A framework to build any data applications entirely on the decentralized Web3 infrastructures

Hi community,

This is Kuan Huang from (www.scout.cool). I am proposing an open source software framework that enables developers to quickly build any data applications entirely on the Web3 infrastructure. Whether someone is building an analytics dashboard for a dApp/protocol or leveraging existing machine learning models to do data science work, this framework should save you lots of time.

Problem:
Every blockchain data analytics company (including ourselves) that we know of is using centralized databases to index blockchain data before serving it to their users. As a result, the majority of data analytics charts or dashboards are living on centralized hosting services and databases. This approach is not only the opposite of where Web3 is heading but also creates a few real issues:

  1. Users are locked into a proprietary web platform due to the centralization of data indexes and hosting.
  2. The lack of transparency in how data is indexed and organized in a centralized database makes it very difficult to debug issues. We personally have run into numerous cases where the on-chain metrics we put together are different from other vendors.
  3. As faster L1 and L2 blockchains are becoming available, this approach is becoming the biggest bottleneck for every data company to scale.

Proposed Solution:
The MVP of the proposed software framework should provide:

  1. A generic module that efficiently pulls data from any subgraphs or other on-chain/off-chain data sources. This module should take care of some common challenges such as pulling from multiple subgraphs in parallel, handling “pagination” in subgraph in the background and etc. (One of the grantees from first wave, Keyko, might be working on some parts of what I am describing)

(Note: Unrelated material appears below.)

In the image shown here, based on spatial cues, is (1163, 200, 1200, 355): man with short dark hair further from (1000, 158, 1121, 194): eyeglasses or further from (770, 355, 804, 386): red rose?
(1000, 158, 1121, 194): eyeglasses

  2. A data transformation module that does the preparation before the visualizations. There are actually some existing package can be reused such as Pandas, Tensorflow. This also opens a door for any potential machine learning applications that leverage The Graph.

  3. Pre-built widgets (with the options to customize) to render charts and dashboards. Developer should be able to use very few lines of code to render a chart or design a dashboard without touching any front end code.

  4. A simple mechanism to deploy and sharing through decentralized hosting/storage services. The entire community can discover and learn.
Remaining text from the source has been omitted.